Introduite sous Sarkozy sur l’impulsion de son conseiller sécurité Alain Bauer, la criminologie vient d’être rejetée du Conseil national des universités. Chercheur en sciences sociales, fervent opposant à cette discipline, Mathieu Rigouste réagit à cette décision.

La décision de promouvoir la criminologie comme une discipline scientifique autonome n’a pas survécu à l’arrivée de la gauche au pouvoir. Chercheur en sciences sociales à l’université de Paris-VIII-Saint-Denis, Mathieu Rigouste, a consacré un livre à Alain Bauer, grand pape de la criminologie.

Réagissant à la décision ministérielle de supprimer la section criminologie du Conseil national des universités (CNU), Mathieu Rigouste livre son point de vue personnel sur l’idéologie sécuritaire qui sous-tend selon lui, la promotion de cette discipline.

Pourquoi selon-vous Alain Bauer tenait-il autant à ce que la criminologie devienne une discipline universitaire autonome ?

L’université est à la fois une formidable plateforme de légitimation pour une bande d’idéologues sécuritaires, c’est une pouponnière de réseaux d’influence et une vitrine commerciale pour faire valoir la reconnaissance de « menaces » rentables pour les marchés de la sécurisation.
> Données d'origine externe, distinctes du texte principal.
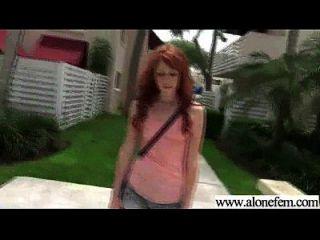 garota amadora acostada solo com brinquedos de consolador em furos video 27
Même s’il est possible d’y acquérir des connaissances critiques et si toutes sortes de compétences et de résistances s’y croisent et s’y fabriquent, c’est aussi une vaste machine à domestiquer les mentalités. La direction du Conseil national des universités est donc un champ de luttes pour les fractions des classes dominantes. L’institutionnalisation de la criminologie au sein du CNU découlait d’une offensive des fractions sarkozystes pour restructurer la légitimation universitaire. Sa destitution marque la reprise en main du secteur par d’autres fractions (de gauche). Section de criminologie au CNU ou pas, les « études de défense et de sécurité » continuent à fonctionner dans l’université selon les mêmes soubassements idéologiques : former des « cadres de la nation » à la « pensée de défense et de sécurité », c’est-à-dire faire passer les intérêts de l’État et des grandes entreprises pour ceux de « la population » et tenter ainsi de légitimer l’expansion sécuritaire et la collaboration d’une partie des classes populaires à l’asservissement général.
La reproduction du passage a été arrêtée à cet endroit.